**COMPLETE THE FOLLOWING:**
[a] According to the astronomy book review, in what year did the Curiosity Rover land on Mars?
[b] Write the next part of the astronomy book review, picking up after its last sentence.

Historically speaking, the book informs us of how watching the sky helped ancient people with navigating their ships based on the stars, how they told time with the position of the sun, and that they would organise planting schedules based on the moon’s phases for better yields at harvest. We learn how planets were first discovered through the naked eye of early stargazers, and how the curiosity of early Greek scientists led to the study of astronomy. Visit the Mythology of the Solar System post in The Gallery to learn more about how Roman and Greek mythology inspired the names of the planets Mercury, Venus, Mars, Jupiter, and Saturn.

There are sections devoted to describing the planets, and their size in comparison to Earth, I found to be very enlightening, although my little space lover was quick to inform me, “You’re just late to the party, Mummy!’ We both learned a fascinating fact about Jupiter: its famous red spot is a storm that has been raging for 350 years!

Picture of Jupiter's Great Red Spot (GRS) which is an anticyclonic storm
The Great Red Spot on Jupiter is a storm that has been raging 22° south of its equator for hundreds of years

And did you know that our moon is just a piece of Earth that was broken off from the planet after being hit by a very large object? 

Giant Impact Hypothesis diagram
Giant Impact hypothesis that resulted in our moon forming

To the thrill of my son, special attention was also paid to the planet Mars, and the Curiosity Rover that landed there in 2012.

(Data records)
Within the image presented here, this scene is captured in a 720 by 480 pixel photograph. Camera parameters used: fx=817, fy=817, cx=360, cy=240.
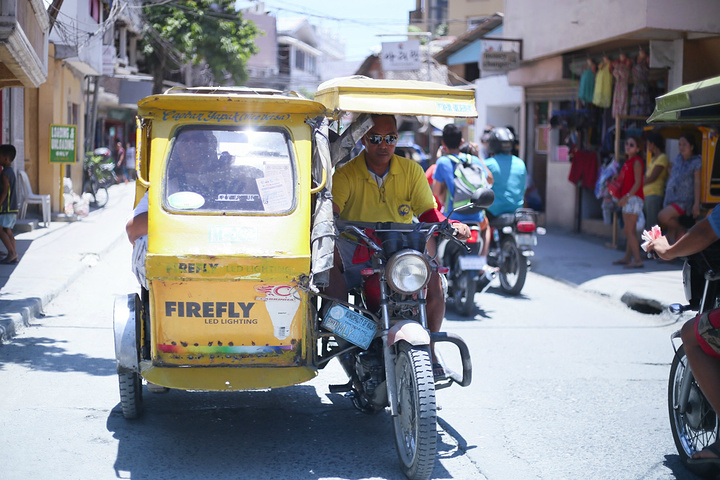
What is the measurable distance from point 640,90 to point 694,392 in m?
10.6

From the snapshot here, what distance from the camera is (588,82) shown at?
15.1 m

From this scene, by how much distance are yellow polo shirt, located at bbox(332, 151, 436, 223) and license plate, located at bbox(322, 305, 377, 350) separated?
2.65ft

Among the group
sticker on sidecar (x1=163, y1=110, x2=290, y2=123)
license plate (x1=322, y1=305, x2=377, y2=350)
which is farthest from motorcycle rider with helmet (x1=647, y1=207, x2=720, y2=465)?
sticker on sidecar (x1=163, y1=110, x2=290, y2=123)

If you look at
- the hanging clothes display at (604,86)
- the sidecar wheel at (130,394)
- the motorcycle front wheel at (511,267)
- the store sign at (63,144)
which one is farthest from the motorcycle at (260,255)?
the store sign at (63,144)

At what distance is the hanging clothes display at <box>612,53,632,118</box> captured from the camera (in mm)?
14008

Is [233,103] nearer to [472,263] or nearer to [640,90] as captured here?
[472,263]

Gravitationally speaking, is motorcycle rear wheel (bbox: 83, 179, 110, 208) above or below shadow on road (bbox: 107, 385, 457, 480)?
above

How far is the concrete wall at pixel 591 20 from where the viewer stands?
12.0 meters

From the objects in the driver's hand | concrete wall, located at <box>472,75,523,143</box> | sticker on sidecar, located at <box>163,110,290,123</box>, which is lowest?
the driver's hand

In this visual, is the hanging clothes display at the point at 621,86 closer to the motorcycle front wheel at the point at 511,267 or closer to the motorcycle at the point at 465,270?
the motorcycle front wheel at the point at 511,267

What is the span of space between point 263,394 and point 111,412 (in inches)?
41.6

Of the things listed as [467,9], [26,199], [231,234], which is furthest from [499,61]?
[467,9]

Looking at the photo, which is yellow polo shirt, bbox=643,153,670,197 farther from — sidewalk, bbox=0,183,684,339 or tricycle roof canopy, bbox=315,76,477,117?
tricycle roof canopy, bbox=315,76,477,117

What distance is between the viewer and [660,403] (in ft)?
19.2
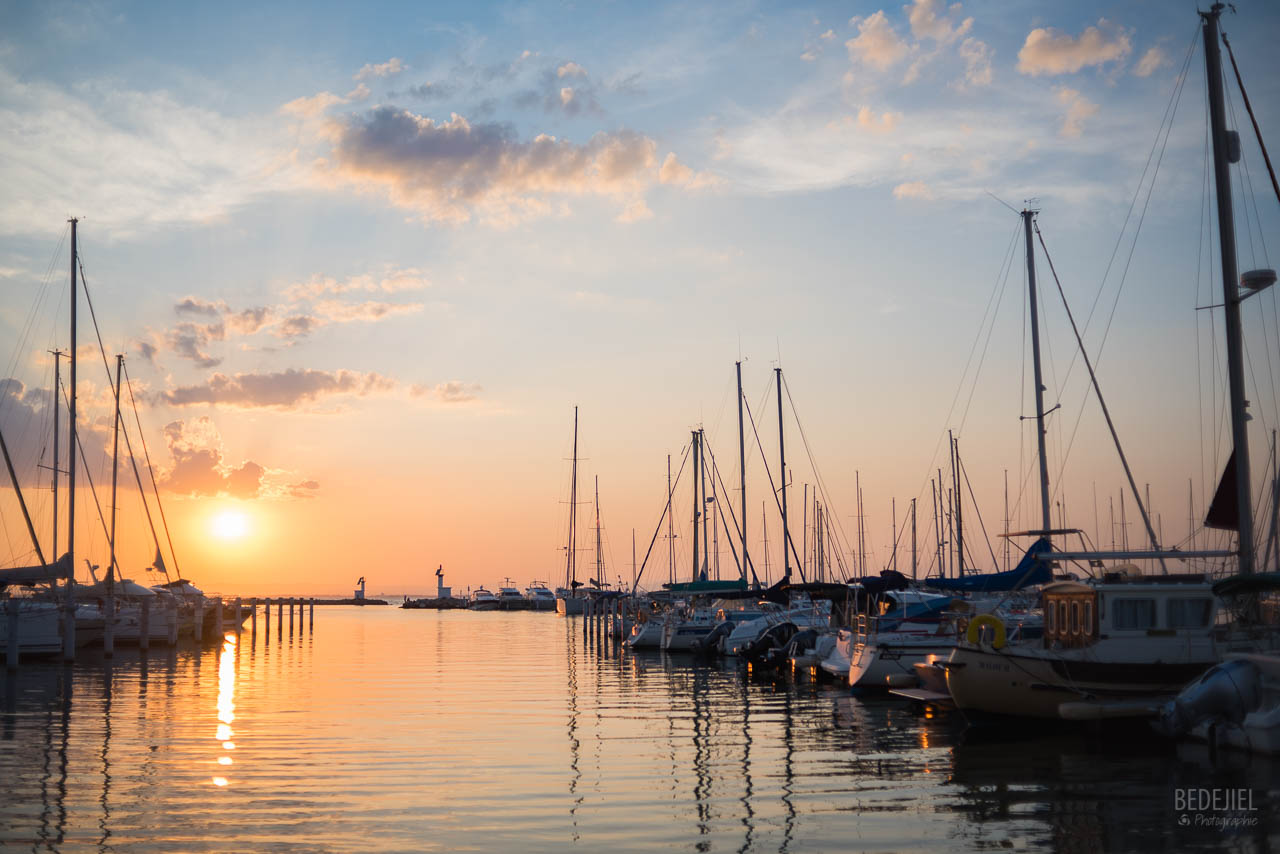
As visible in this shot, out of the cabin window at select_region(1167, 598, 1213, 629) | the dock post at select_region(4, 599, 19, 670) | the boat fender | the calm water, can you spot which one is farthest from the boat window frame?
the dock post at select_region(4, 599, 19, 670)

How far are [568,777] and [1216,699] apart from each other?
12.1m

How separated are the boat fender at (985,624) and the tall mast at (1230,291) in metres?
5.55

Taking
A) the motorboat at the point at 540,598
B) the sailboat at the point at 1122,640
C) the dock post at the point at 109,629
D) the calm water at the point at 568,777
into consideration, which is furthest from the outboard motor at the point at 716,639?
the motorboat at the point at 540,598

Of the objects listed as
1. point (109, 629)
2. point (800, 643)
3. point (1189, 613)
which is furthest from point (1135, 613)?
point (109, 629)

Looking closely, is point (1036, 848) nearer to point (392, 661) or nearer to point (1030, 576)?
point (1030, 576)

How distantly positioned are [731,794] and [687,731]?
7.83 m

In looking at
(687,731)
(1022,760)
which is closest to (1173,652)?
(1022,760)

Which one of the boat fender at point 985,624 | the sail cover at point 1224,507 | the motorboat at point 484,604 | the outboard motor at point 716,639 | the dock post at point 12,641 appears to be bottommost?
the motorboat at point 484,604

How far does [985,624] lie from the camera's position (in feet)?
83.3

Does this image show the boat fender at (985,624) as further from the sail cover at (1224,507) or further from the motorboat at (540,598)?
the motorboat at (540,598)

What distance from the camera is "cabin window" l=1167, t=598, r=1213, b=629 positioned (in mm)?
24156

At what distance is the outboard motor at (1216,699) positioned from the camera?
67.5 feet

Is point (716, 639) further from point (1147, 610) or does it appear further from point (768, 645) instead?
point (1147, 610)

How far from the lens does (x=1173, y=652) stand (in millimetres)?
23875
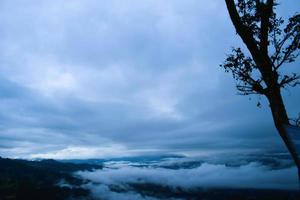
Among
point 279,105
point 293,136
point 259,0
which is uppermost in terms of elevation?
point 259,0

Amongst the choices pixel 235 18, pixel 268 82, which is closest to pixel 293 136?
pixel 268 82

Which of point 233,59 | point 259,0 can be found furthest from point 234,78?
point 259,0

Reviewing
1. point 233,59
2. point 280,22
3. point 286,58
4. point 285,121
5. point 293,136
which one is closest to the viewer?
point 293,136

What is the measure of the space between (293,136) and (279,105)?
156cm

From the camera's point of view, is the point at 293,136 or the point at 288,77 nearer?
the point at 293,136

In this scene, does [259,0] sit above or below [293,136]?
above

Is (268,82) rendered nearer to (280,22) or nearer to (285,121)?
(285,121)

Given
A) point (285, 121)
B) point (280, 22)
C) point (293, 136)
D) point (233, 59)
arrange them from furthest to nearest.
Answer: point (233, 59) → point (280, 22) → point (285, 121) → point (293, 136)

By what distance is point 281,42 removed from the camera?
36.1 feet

---

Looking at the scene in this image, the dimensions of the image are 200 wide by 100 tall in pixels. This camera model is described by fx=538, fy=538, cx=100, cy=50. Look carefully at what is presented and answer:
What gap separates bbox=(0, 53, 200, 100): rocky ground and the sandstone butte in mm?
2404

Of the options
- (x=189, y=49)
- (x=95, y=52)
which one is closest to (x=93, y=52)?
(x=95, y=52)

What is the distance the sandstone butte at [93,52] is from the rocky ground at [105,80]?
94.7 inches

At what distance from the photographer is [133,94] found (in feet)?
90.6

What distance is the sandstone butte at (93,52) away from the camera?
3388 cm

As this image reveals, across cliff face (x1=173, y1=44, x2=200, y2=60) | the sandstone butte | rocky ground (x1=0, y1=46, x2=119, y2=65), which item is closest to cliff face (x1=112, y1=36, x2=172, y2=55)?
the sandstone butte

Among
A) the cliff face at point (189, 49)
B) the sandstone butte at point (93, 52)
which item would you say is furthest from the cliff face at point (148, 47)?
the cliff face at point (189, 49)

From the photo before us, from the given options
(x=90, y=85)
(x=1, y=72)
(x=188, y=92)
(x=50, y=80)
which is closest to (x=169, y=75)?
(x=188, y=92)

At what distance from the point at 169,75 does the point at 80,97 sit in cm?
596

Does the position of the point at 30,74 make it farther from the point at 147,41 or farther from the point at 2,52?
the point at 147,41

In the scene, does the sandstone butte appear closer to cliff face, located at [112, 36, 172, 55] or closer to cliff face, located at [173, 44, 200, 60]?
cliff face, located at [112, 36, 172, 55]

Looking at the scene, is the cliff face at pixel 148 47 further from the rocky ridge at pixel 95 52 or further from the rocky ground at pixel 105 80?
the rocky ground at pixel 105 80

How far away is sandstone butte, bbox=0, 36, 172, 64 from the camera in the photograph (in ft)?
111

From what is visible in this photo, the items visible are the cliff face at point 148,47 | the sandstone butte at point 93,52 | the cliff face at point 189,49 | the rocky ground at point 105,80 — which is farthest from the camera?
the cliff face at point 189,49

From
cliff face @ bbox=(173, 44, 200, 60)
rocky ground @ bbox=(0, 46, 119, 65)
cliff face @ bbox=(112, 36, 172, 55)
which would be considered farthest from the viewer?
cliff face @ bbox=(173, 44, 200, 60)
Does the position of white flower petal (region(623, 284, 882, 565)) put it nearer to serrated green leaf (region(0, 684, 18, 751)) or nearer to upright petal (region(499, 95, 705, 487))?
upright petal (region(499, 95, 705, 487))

**YOUR RESPONSES:**
[a] 2012

[b]
Image of the Mars Rover Curiosity in 2012
Mars rover Curiosity which touched down on August 5th, 2012

Learning is made easy as the informative diagrams and pictures throughout are not only eye-catching, but help to explain some of the concepts visually for little ones. For example, a basketball court is used to describe the Earth’s distance from the sun, the Earth’s axis, and the resulting season changes around the globe.

Minor mention of UFOs, and aliens, are part of the recount, as well as major innovations in space exploration like the Hubble Telescope, and the ISS.

Picture of the Hubble Telescope with the Earth in the background
The Hubble Telescope that was launched in 1990

Lest we forget why it all began, we are informed of the space race that spurred JFK to extensively fund space research, with the goal to beat the Russian Cosmonauts in putting the first man on the moon!

We really enjoyed reading this one from Who HQ, and this novice learned a tonne of new things since my early years when I was fascinated by our solar system. I’ve rounded up to 4.5 peaches for my rating, so make sure to share this educational book with your budding astronomer, they won’t be disappointed!

A shooting star bookmark that I made after reading Where Is Our Solar System?

Shooting Star crochet bookmark being displayed on the first pages of the book Destination Moon.